PROBLEM DESCRIPTION: Only one stretch of the data should be retyped: the lines from the line containing "outdoor event: A" through the line containing "This photo shows". Keep pictures out of it.

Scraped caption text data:

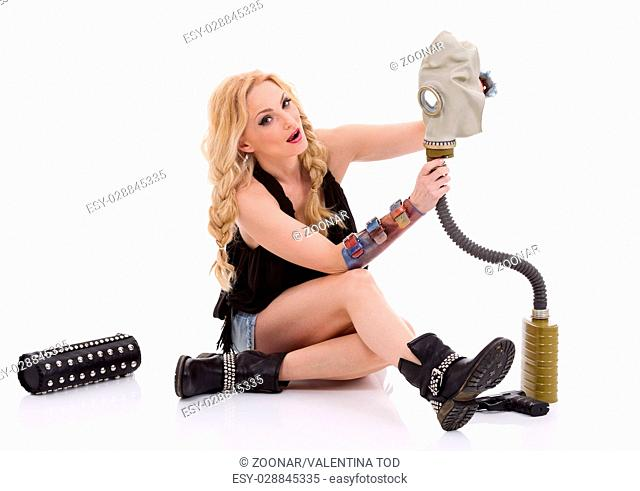 Beautiful woman with gun and gas mask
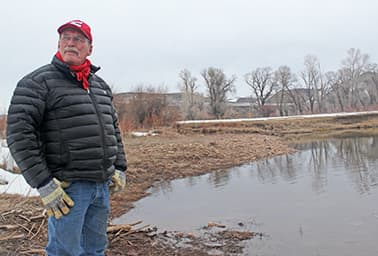 Pat O'Toole stands at the confluence of Battle Creek and the Little Snake River, where he plans to restore willows and cottonwood trees. Photo by Phil Taylor.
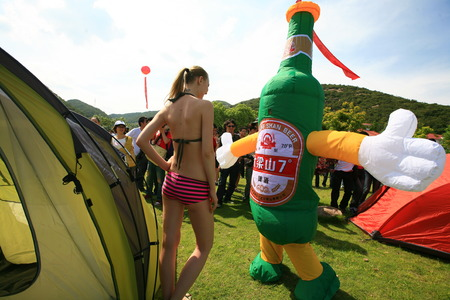 outdoor event: A model and a beer mascot at the outdoor event Editorial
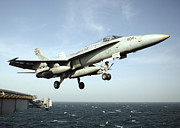 Carrier Prints - An Fa-18c Hornet Clears The Flight Deck Print by Stocktrek Images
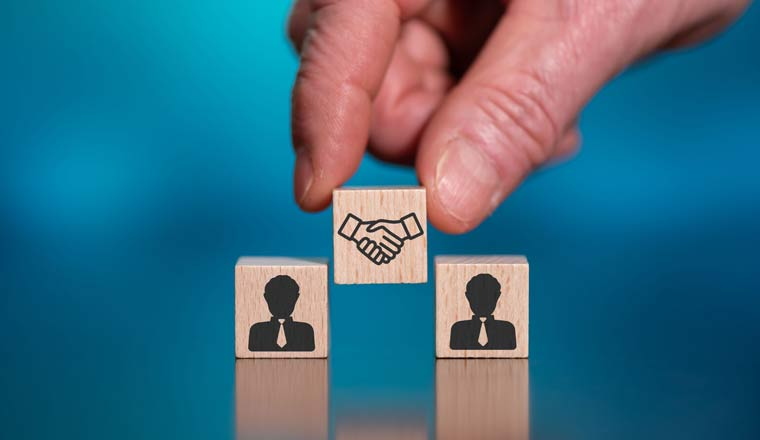 A picture of a hand placing a wooden block showing a handshake inbetween two blocks with people on them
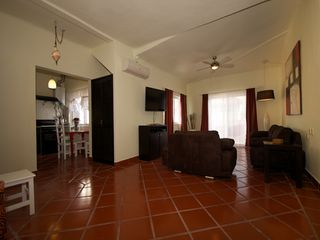 Playa del Carmen condo photo - spacious living area with flat screen TV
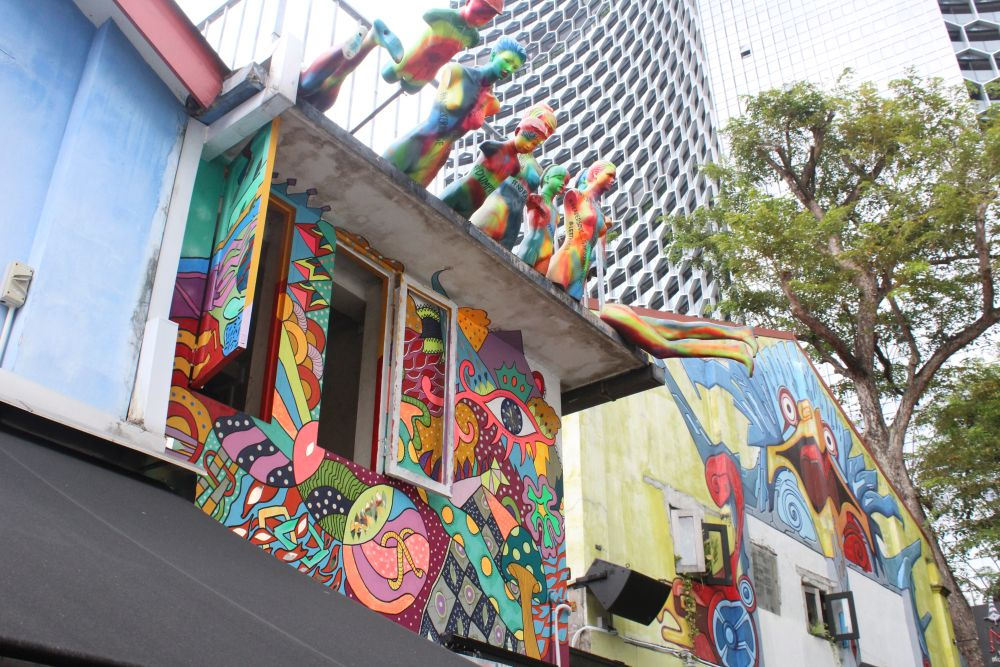 This photo shows only two examples or street art out of the many pieces in the Kampong Glam area. Photo courtesy of Albert Smith.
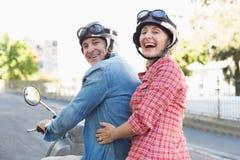 Pares maduros felizes que montam um 'trotinette' na cidade Fotos de Stock Royalty Free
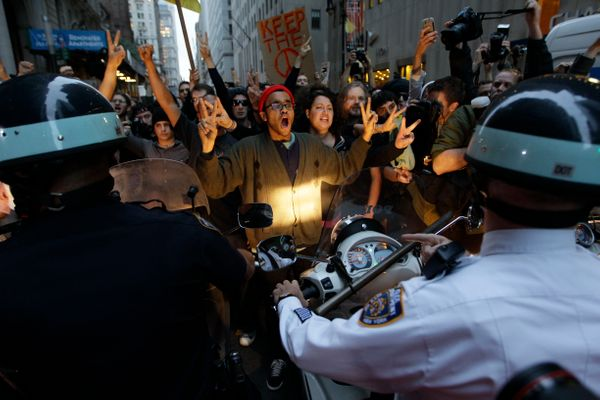 Demonstrators affiliated with the Occupy Wall Street protests confront New York City police officers as they march on the str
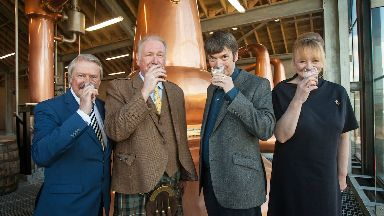 Tasting: Custodian Drew McKenzie Smith (centre, left) and Ian Rankin (centre, right).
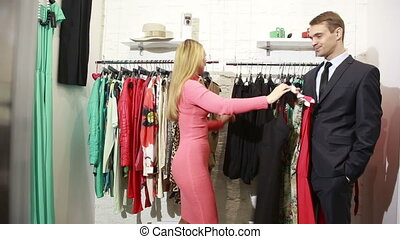 a man waits for his woman chooses a dress in a store. man holding a lot of clothes. husband wants to leave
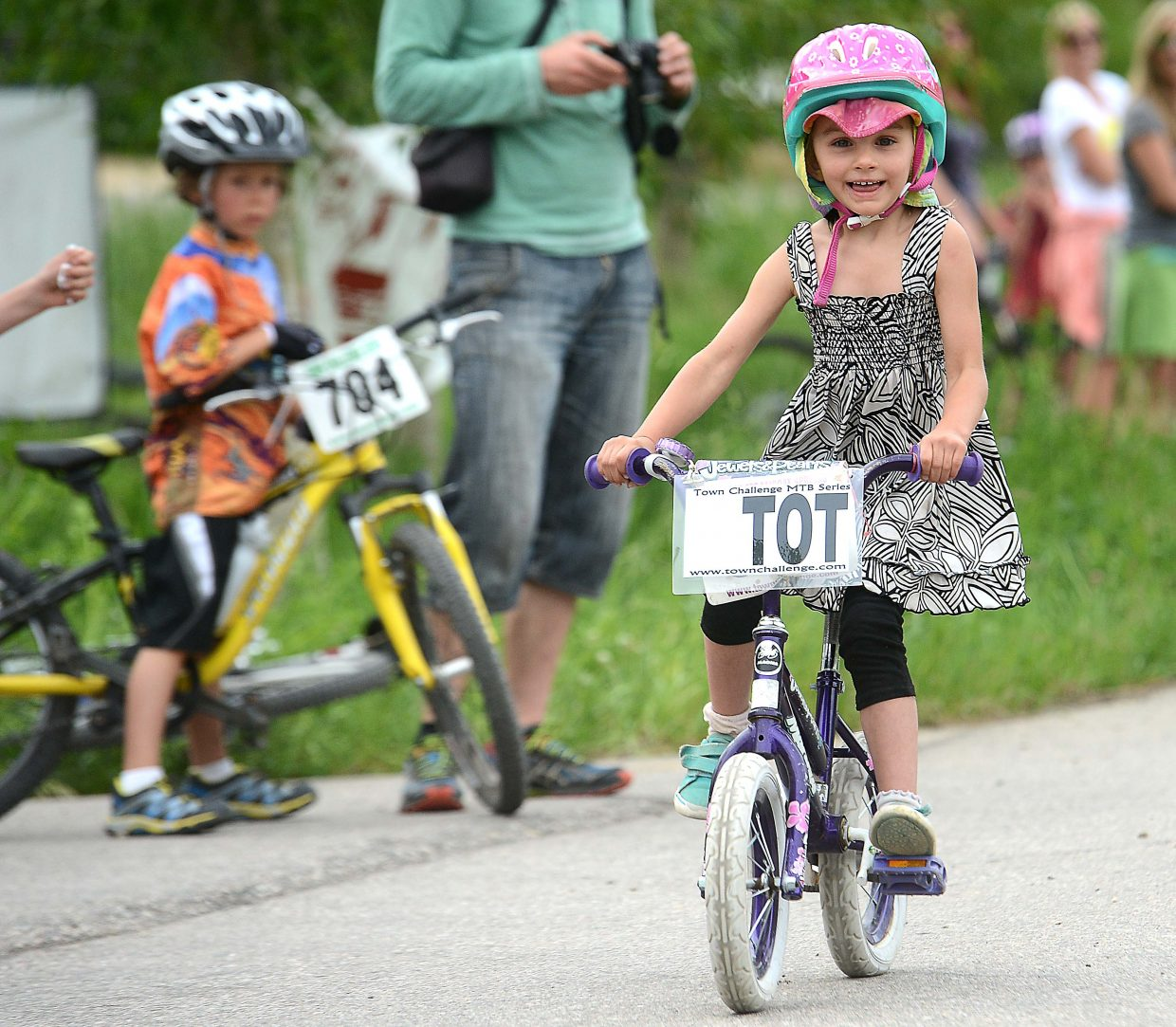 Reesa Pond, 4, rides in Wednesday's Town Challenge race.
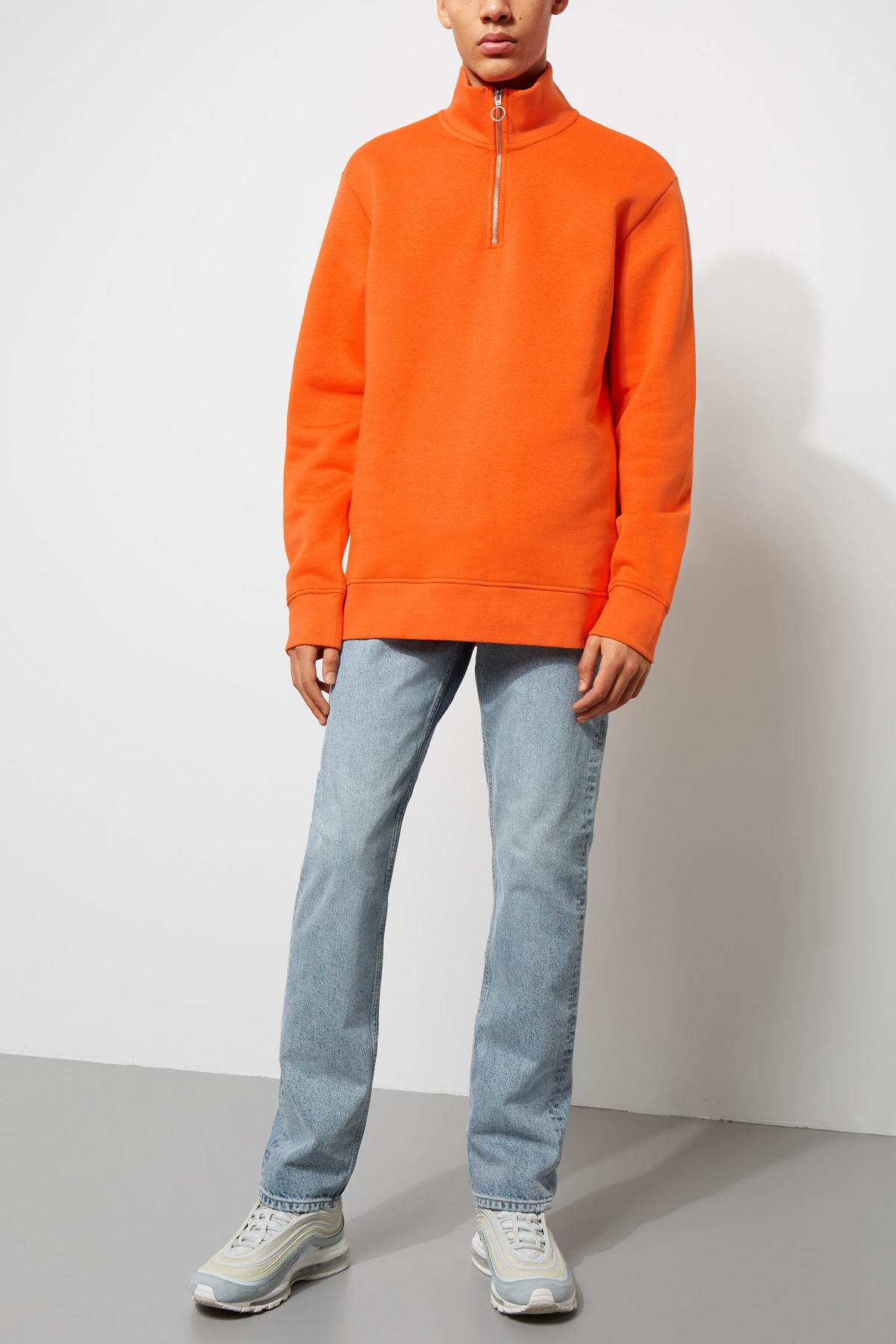 Model side image of Weekday martin zip sweatshirt  in orange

TASK RESULT:
 outdoor event: A model and a beer mascot at the outdoor event Editorial
 Carrier Prints - An Fa-18c Hornet Clears The Flight Deck Print by Stocktrek Images
 A picture of a hand placing a wooden block showing a handshake inbetween two blocks with people on them
 Playa del Carmen condo photo - spacious living area with flat screen TV
 This photo shows only two examples or street art out of the many pieces in the Kampong Glam area. Photo courtesy of Albert Smith.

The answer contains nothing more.